The devastation was immense. In army sieges, she had seen acres of land burned by retreating forces and then made worse by conquering ones who tore it up with feet and hooves, filth and waste. But nothing prepared her for what was left of the rolling hills and the gap that opened to the meadow so far away. Trees for furlongs were lying on the ground as if pushed down by a giant foot making a path in the forest and a deep trench stretched from the distant meadow to end in a pit nearby.
Lydria staggered in the direction of the pit and halted halfway as a wave of dizziness washed over her. She reached a hand to her head and felt blood, she was still reeling from the impact and noticed her footsteps were almost silent – everything, in fact, was muted. The only sound she heard clearly was the rapid, deep thumping of her heart. Staggering on, she tripped over half-buried tree branches and ducked under the roots of pine trees that reached out for the sky. Stopping briefly to clear her nose and throat again, Lydria rested her hands on her knees recoiling from the pain of her finger as it lanced into her knee and looked away from the pit. The trench that had devastated the
forest was at least a hundred feet wide, and the walls of the trench got deeper until when she reached the pit, she could see the bottom at least ten feet below at the bottom of dirt walls that were nearly vertical.
As she cleared her nose again, the smell of soil and bark reached her, and the sun hung in the sky like a dull yellow smudge, hidden behind the dust that continued to fall.

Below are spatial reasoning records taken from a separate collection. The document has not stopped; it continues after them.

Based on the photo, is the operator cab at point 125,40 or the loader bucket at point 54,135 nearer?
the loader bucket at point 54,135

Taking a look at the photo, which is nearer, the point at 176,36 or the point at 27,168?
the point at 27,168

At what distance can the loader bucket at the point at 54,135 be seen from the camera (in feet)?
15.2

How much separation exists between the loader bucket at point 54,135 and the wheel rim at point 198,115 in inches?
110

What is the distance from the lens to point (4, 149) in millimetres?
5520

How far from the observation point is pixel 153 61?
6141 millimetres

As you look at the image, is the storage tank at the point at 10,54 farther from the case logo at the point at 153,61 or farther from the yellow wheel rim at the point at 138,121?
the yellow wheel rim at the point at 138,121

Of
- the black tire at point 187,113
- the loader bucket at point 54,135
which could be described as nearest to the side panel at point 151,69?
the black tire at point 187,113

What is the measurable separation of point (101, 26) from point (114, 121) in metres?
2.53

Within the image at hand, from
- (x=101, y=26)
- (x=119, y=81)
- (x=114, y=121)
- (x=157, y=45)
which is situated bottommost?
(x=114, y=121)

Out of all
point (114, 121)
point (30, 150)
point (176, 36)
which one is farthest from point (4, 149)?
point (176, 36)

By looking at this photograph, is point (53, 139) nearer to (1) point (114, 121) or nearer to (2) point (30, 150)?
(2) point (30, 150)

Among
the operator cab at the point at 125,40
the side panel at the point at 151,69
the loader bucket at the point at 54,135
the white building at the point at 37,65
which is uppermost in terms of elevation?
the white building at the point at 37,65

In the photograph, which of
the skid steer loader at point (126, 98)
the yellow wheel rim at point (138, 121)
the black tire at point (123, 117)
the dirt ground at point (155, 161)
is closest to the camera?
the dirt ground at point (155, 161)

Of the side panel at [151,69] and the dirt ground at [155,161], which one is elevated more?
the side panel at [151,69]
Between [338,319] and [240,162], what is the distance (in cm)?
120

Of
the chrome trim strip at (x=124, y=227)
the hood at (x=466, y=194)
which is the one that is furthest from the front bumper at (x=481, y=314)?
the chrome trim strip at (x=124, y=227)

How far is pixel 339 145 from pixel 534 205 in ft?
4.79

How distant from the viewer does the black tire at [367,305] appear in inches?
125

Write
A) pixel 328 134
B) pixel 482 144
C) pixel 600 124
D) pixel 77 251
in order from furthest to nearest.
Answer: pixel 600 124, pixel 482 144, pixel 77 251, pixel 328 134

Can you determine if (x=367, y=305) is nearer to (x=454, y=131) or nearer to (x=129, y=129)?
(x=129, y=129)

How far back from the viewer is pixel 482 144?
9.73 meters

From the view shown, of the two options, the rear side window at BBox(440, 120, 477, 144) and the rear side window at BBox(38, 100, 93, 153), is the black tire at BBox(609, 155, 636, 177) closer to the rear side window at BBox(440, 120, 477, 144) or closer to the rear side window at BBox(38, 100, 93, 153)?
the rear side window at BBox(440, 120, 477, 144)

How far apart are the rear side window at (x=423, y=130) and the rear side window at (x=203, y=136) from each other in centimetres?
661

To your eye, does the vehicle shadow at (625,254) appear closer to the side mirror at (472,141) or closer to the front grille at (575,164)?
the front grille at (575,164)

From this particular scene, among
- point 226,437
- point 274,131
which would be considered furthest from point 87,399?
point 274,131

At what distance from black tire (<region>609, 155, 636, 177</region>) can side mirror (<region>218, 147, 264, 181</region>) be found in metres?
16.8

Lydria pulled a cloth from inside her tunic and tied it around her face. How did she survive? There was no sign of her father or Bracknell, or the others. No horses, no wagons, no fire, no tents, no bodies – nothing except an upturned forest.
The dull crack of a branch startled Lydria and she jerked her head up to try to find the sound, excited that she had heard anything at all. Across the crater before her she saw a movement, and a shadow. Hope grabbed her, and she stood on her toes hopeful to see something more telling. Someone was still alive, and finally she made out the blurred silhouette of a figure through the falling debris - dropping to its knees in the unnatural twilight. The figure raised an arm and dropped it again. Hoping it was her father, Lydria shifted her weight in preparation to run around the rim of the crater to join him, but instead, her weight triggered the collapse of the crater wall and she tumbled to the bottom.
The fall seemed to take far longer than the mere seconds it must have been, and when she came to a stop she lay on her back coughing and staring at the brown sky above her. Within a minute of her fall, from the corner of her eye, Lydria saw something slide down the far side of the crater wall from where she fell.
Pushing herself to her knees, she noticed the figure stumbling toward a blue glow at the center of the crater and she started moving toward it herself, forgetting the danger the unknown person may pose to her. At that moment, for reasons she didn’t understand, the only thing that mattered was reaching the glow. Crawling on her hands and knees, oblivious of the sticks and rocks and the driving pain of her left hand, she neared the crater’s center and lunged.